• [Excerpt to read]:
Family Media Inc. has cut prices on two of its newly acquired titles, Savvy and World Tennis. The move marks a return to an unusual strategy that it used successfully on its former flagship, Ladies' Home Journal (recently sold to Meredith Corp.). Starting in 1982, it gradually rolled back the price of Ladies' Home Journal from $1.50 to $1.19, trying to entice more readers to sample the magazine. Once newsstand sales built to the level management sought, the price was gradually rolled back up to $1.50.

The sampling strategy paid off--the magazine sold more copies at $1.50 than when 75 percent of the country was as $1.19, according to Mike Senior, newsstand sales director--so he is trying it on the other titles. The cover prices of both Savvy and World Tennis have been dropped to $1.19. To make sure readers are aware of the bargain, the old cover price is shown crossed out and the new price is flagged with the words "extra value."

Rodale Press has been testing another kind of price promotion--couponing--on its digest, Prevention. According to Richard Alleger, single-copy sales manager, cents-off coupons for Prevention were distributed in five markets in conjunction with supermarket chainstores there. The coupons were passed out to shoppers at the stores singly or on sheets with coupons for other products or as part of the stores' advertising fliers. Conclusive results were not yet available, but Alleger says preliminary returns "looked good."

Periodicals Institute has also orchestrated several in-store coupon promotions in the past, and president Jack Fitzmaurice is a big believer in such tactics. The coupons, which offered the consumer 20 percent off the cover price of any magazine or book, drew an average redemption rate of 20 percent, according to PI.

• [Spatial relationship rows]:
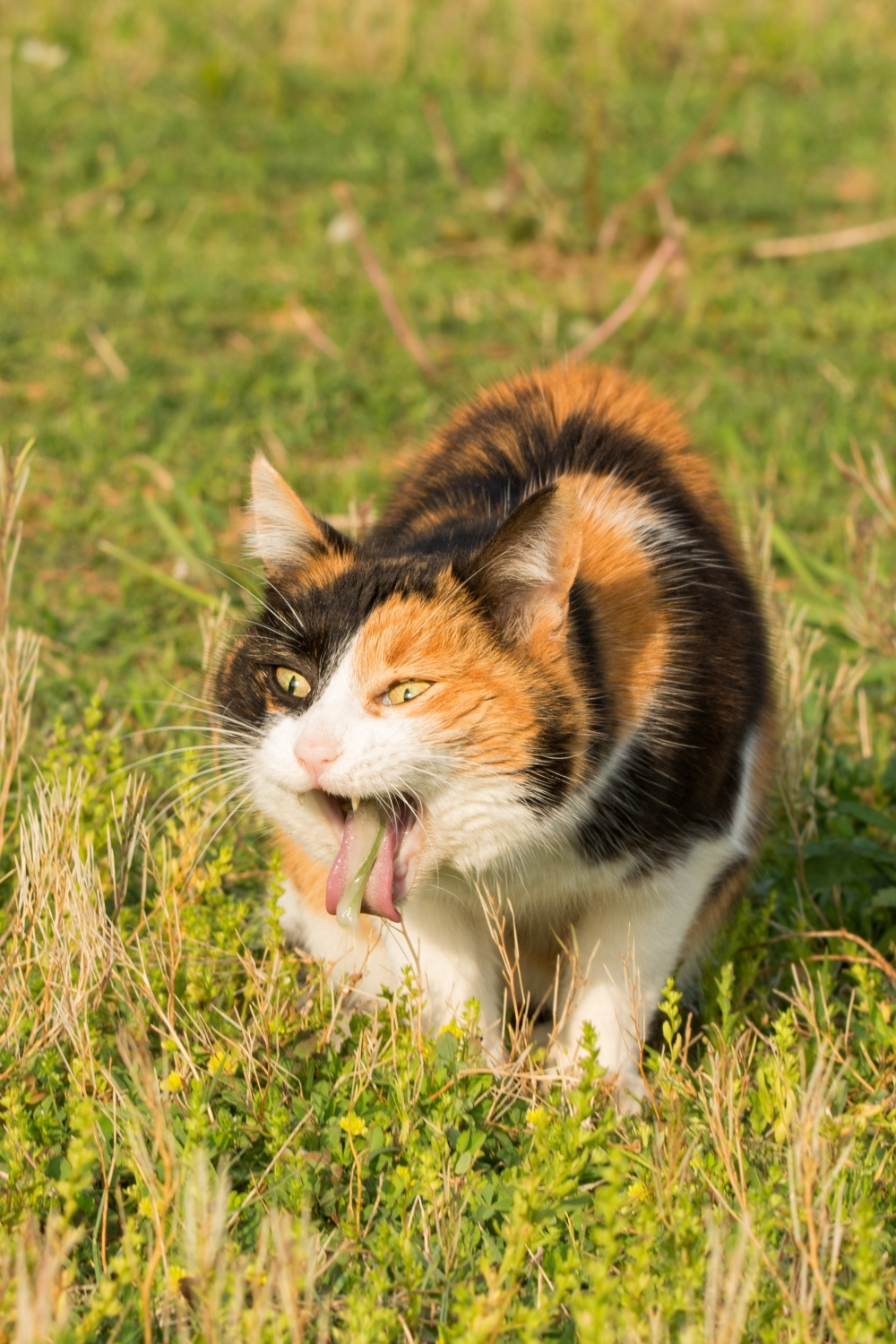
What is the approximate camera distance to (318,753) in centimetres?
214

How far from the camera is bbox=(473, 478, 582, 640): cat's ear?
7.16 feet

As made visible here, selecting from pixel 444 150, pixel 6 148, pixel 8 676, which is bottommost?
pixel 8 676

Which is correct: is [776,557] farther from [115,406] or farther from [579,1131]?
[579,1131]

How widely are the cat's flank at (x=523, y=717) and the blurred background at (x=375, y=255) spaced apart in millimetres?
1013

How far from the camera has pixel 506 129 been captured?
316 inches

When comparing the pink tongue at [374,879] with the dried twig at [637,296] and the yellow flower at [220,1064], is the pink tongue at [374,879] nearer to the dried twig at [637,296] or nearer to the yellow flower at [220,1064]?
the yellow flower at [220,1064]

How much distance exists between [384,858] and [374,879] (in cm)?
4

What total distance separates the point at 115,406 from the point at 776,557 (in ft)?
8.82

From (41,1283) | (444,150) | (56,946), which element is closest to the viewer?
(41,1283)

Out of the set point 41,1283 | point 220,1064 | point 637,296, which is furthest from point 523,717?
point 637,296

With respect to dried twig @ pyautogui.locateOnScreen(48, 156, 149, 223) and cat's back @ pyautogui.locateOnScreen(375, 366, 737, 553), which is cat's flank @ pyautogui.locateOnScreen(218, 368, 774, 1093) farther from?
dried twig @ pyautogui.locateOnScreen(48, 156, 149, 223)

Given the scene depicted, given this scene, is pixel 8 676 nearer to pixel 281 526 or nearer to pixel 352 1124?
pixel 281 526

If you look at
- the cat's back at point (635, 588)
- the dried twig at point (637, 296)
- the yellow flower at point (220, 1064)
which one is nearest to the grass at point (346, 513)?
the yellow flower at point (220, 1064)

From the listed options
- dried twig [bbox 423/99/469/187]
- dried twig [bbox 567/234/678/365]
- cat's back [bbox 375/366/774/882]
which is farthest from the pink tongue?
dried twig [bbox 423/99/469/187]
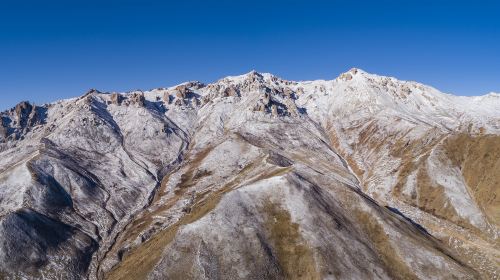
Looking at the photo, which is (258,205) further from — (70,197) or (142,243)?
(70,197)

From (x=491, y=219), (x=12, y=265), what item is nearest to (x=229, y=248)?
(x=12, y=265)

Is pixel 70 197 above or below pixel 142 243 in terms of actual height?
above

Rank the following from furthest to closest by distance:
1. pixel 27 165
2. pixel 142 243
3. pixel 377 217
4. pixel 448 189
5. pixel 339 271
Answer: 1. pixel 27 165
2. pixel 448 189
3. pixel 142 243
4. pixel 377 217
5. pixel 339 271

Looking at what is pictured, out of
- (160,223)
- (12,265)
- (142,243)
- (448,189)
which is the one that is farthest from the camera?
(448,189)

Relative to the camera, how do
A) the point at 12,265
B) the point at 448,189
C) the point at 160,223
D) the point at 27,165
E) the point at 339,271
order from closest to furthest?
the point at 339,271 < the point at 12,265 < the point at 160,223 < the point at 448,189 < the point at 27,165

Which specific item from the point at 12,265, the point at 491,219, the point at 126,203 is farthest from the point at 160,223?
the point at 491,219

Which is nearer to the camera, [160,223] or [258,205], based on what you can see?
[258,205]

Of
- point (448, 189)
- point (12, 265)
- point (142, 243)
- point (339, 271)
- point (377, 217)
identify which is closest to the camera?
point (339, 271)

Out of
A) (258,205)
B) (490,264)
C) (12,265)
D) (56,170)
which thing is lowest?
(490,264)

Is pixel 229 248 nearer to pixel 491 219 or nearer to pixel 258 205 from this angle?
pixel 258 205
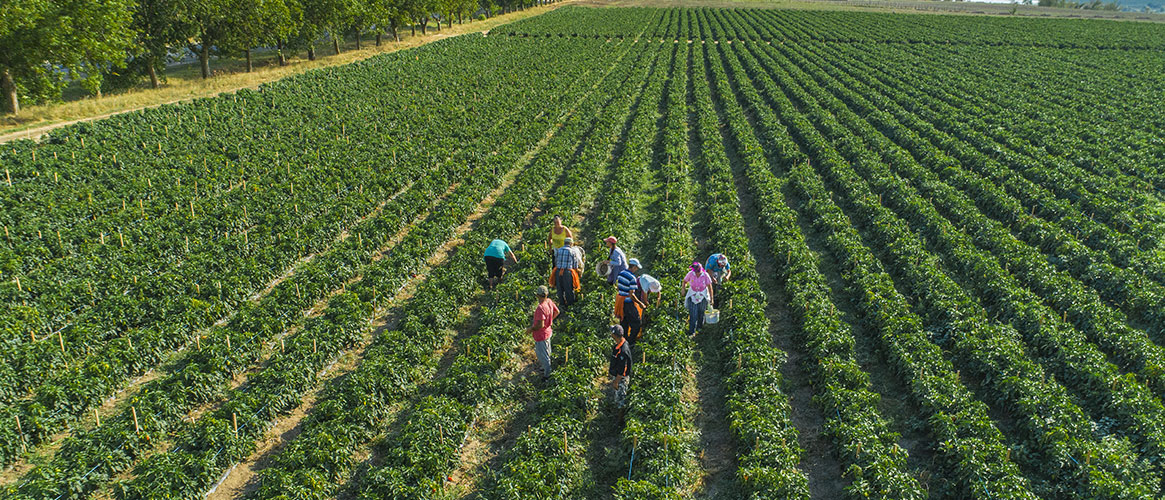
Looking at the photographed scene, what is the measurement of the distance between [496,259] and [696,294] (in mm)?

• [To-do list]:
a) In the magazine pricing excerpt, what new cover price did Savvy and World Tennis receive?
b) Reproduce the stretch of the magazine pricing excerpt from "Family Media Inc." through "up to $1.50." word for word.

• [Correct answers]:
a) $1.19

b)
Family Media Inc. has cut prices on two of its newly acquired titles, Savvy and World Tennis. The move marks a return to an unusual strategy that it used successfully on its former flagship, Ladies' Home Journal (recently sold to Meredith Corp.). Starting in 1982, it gradually rolled back the price of Ladies' Home Journal from $1.50 to $1.19, trying to entice more readers to sample the magazine. Once newsstand sales built to the level management sought, the price was gradually rolled back up to $1.50.